Problem statement: All that is wanted is the line with "2014-2022年中国民用无人机销售规模统计情况及预测" and each line after it to the end of the data below, set down exactly and without pictures.

Given data:
◆ ◆ ◆ ◆ ◆ ◆ ◆
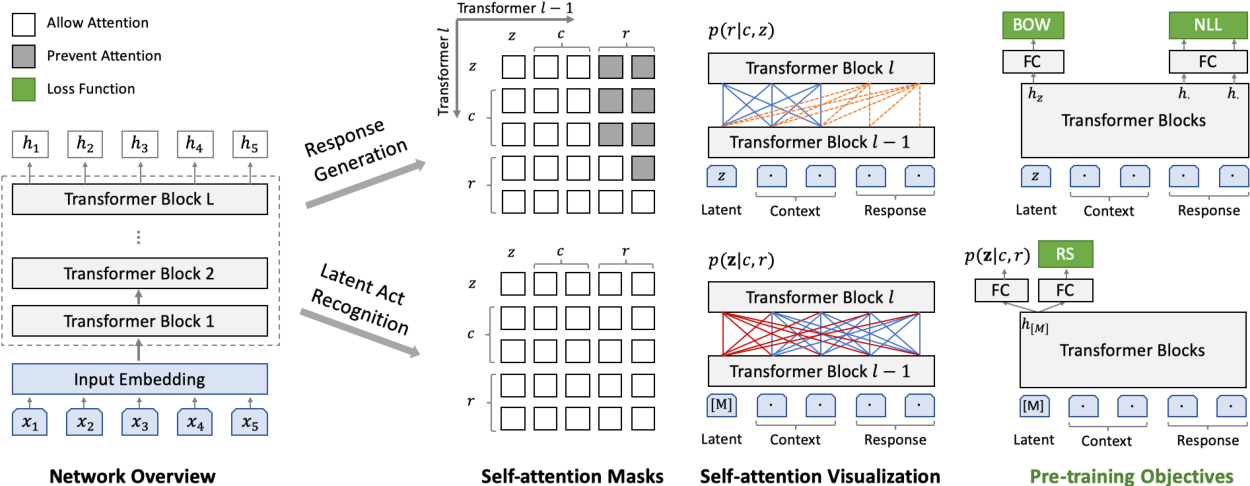 Figure 3 for PLATO: Pre-trained Dialogue Generation Model with Discrete Latent Variable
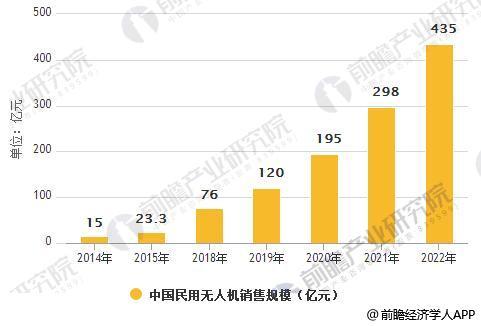 2014-2022年中国民用无人机销售规模统计情况及预测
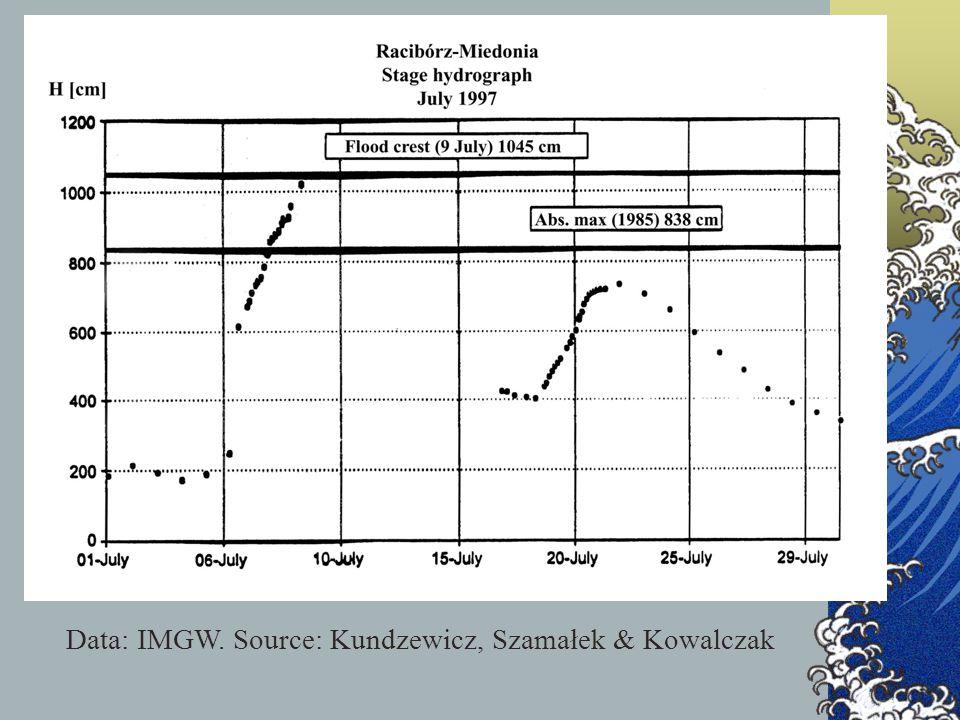 Data: IMGW. Source: Kundzewicz, Szamałek & Kowalczak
◆ ◆ ◆ ◆ ◆ ◆ ◆
Task result:
 2014-2022年中国民用无人机销售规模统计情况及预测
 Data: IMGW. Source: Kundzewicz, Szamałek & Kowalczak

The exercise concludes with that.